*Work to complete*
Extract every line below that contains the word "States".

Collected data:
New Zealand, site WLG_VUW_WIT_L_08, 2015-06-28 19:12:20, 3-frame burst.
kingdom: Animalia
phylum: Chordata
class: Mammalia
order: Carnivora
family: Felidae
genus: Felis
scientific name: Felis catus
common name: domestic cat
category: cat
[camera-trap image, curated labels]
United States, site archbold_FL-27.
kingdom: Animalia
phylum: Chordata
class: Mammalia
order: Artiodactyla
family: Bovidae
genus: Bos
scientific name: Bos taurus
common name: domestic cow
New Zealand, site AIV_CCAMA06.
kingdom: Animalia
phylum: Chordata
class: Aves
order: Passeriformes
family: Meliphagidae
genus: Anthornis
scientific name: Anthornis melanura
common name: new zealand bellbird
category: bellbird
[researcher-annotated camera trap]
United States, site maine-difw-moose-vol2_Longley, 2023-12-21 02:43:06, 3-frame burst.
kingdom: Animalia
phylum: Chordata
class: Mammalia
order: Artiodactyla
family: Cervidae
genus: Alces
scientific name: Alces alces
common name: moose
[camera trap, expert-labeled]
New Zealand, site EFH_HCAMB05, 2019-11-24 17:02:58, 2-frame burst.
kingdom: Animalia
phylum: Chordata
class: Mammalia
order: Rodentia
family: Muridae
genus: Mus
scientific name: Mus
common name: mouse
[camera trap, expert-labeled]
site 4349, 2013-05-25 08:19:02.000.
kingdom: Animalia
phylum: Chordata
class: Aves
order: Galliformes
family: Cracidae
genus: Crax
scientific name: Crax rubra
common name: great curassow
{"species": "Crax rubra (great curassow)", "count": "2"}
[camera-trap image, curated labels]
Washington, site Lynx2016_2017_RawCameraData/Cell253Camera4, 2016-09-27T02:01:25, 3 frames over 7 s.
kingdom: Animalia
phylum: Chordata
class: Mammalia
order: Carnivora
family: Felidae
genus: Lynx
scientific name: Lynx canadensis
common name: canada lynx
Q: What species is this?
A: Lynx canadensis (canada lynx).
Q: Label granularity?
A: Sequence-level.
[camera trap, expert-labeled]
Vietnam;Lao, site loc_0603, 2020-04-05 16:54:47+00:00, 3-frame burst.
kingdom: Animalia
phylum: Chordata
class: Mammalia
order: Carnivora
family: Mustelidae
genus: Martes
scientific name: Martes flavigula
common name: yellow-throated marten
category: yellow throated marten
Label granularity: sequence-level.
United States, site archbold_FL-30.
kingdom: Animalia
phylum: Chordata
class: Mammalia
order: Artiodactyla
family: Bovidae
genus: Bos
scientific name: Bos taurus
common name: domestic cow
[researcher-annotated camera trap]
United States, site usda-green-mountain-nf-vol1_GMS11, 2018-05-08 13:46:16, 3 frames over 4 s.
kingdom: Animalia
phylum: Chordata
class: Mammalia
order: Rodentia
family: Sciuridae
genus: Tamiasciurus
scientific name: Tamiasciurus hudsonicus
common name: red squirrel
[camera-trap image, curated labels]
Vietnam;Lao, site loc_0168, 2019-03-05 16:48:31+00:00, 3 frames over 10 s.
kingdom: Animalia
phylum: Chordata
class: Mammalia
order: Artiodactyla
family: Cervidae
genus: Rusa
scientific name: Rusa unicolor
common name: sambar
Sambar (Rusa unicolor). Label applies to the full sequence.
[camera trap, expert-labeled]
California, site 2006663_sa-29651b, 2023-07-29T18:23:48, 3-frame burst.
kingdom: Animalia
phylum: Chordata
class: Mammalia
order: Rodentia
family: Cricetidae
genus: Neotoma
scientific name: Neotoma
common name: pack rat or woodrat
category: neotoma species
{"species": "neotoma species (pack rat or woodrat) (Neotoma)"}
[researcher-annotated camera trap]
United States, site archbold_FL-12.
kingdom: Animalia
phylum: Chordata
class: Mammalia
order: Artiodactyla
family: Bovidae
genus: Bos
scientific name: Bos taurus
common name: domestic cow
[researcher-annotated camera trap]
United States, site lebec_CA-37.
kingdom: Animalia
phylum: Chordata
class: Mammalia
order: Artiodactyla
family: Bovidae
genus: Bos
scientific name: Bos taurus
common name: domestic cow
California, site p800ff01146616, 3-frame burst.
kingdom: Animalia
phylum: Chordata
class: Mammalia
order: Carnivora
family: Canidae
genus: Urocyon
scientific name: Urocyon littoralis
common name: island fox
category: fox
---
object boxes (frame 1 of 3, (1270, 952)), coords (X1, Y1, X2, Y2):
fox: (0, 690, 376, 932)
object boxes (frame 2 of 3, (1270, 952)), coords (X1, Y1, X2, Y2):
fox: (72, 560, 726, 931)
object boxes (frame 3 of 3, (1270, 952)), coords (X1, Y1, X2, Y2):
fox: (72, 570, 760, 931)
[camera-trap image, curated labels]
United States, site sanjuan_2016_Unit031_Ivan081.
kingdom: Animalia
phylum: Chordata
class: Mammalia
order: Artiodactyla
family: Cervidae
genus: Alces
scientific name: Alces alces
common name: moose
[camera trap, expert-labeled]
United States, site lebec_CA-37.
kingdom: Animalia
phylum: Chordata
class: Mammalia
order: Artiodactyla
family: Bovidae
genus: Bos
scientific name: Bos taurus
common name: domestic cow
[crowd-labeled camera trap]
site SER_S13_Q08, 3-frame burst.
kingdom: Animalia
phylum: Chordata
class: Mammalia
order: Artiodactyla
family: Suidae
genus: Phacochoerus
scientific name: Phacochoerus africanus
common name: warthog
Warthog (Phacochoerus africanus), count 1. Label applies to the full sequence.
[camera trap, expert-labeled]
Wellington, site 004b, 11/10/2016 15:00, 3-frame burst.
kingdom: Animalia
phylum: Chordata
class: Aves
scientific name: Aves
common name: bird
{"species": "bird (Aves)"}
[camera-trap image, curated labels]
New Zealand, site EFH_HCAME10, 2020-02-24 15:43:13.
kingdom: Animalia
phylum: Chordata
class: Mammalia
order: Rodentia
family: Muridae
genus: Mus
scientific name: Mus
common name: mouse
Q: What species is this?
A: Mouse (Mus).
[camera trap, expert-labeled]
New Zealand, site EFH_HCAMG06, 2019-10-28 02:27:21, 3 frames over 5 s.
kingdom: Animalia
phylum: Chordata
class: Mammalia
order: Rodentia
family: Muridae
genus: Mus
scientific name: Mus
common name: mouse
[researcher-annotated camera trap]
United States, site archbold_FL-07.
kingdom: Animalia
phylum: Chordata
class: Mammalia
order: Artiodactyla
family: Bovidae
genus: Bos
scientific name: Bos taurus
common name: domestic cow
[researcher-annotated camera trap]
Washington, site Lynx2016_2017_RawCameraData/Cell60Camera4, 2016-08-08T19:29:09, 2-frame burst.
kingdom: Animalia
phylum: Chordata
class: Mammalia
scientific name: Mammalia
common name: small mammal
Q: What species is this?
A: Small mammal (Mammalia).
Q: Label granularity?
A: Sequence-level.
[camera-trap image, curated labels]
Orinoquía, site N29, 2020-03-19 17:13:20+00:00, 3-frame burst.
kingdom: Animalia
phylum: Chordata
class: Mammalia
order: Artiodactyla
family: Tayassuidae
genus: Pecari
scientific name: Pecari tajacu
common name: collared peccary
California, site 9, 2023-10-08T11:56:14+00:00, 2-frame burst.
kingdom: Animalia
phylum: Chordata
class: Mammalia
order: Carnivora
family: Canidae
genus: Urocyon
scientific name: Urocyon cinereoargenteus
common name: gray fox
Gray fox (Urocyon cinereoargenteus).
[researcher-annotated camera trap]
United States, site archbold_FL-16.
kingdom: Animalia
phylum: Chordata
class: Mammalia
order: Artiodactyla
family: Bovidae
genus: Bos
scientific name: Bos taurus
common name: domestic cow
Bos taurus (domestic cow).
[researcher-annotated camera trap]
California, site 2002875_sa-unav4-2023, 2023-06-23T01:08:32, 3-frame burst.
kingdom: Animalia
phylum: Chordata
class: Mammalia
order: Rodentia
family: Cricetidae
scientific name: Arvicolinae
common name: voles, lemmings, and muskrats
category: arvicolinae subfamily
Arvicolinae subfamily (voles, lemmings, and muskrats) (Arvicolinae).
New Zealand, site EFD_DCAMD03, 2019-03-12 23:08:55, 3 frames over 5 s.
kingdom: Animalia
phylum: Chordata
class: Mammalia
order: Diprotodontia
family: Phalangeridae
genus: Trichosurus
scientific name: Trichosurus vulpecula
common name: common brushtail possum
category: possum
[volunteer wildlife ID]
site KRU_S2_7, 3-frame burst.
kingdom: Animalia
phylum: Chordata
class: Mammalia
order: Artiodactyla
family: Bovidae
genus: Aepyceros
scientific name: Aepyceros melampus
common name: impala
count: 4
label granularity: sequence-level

*Written reply*
United States, site archbold_FL-27.
United States, site maine-difw-moose-vol2_Longley, 2023-12-21 02:43:06, 3-frame burst.
United States, site archbold_FL-30.
United States, site usda-green-mountain-nf-vol1_GMS11, 2018-05-08 13:46:16, 3 frames over 4 s.
United States, site archbold_FL-12.
United States, site lebec_CA-37.
United States, site sanjuan_2016_Unit031_Ivan081.
United States, site lebec_CA-37.
United States, site archbold_FL-07.
United States, site archbold_FL-16.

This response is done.